San Antonio - (A #20 James Anderson, #49 Ryan Richards) - Once again, SA is proactive and drafts the best player available, while other teams seem to do whatever they can not to help themselves. Anderson isn't an elite athlete, but is a wing with legit size who can create his own shot. Could he be a Ray Allen? The fact that I can ask this question with a straight face is all you need to know about this pick. As for Richards - he is a 6'11, 250 lb 19 year old that runs the floor like a gazelle. You don't need to know how to play to make it in the NBA with these measurables. Amazing job once again, SA. 
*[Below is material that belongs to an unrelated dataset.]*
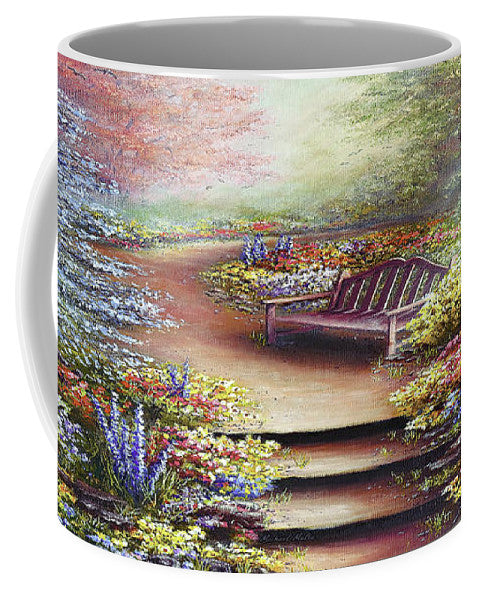 Colours Of Serenity - Mug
Oklahoma City (A- #11 Cole Aldrich, #31 Tibor Pleiss, #48 Latavious Williams, #56 Ryan Reid, future first from Clippers) - I have no idea why New Orleans would make a trade allowing a conference rival to acquire the best player available at a position of desperate need, but these are the times we live in. Everybody thinks Aldrich fell off as a Junior, but I didn't see it. He was the best post defender in college basketball for 2 years running, and that is exactly what the doctor ordered in OKC. His lack of size is a bit concerning, but if you've watched him you know he doesn't play that small. Pleiss is obviously a major asset down the road. I'm not going to dock them for perhaps the worst draft pick in modern NBA history, because Reid isn't going to make the roster and the Thunder very likely weren't looking for somebody who could. Picking up a future first rounder from the Clippers can't be a bad thing, even if it takes a decade to actually get their hands on it. 

Philadelphia (A- #2 Evan Turner) - I really don't have anything to say here. They made the right pick. 

Detroit (B+ #7 Greg Monroe, #36 Terrico White) - Monroe very likely the best player on the board, not a superstar but has some upside and can also contribute right away. I'm not very high on White, but there were worse players taken in this area. 

Boston Celtics (B+, #19 Avery Bradley, #52 Luke Harangody) - Bradley a much better prospect than most think. He was in a horrible situation at Texas, but clearly has the tools to be a high level NBA combo guard. People laugh at the Russell Westbrook comparison, but take a look at Westbrook's freshman year numbers - Westbrook couldn't make a free throw or score efficiently, either. I wouldn't put much stock in anything that happened during the clown show that was Texas' 2009-10 season anyways. Bradley is severely underrated as an athlete, and has a legit midrange game. Harangody shouldn't do much in the league, but he's entering one of the few NBA systems where he is capable of contributing. 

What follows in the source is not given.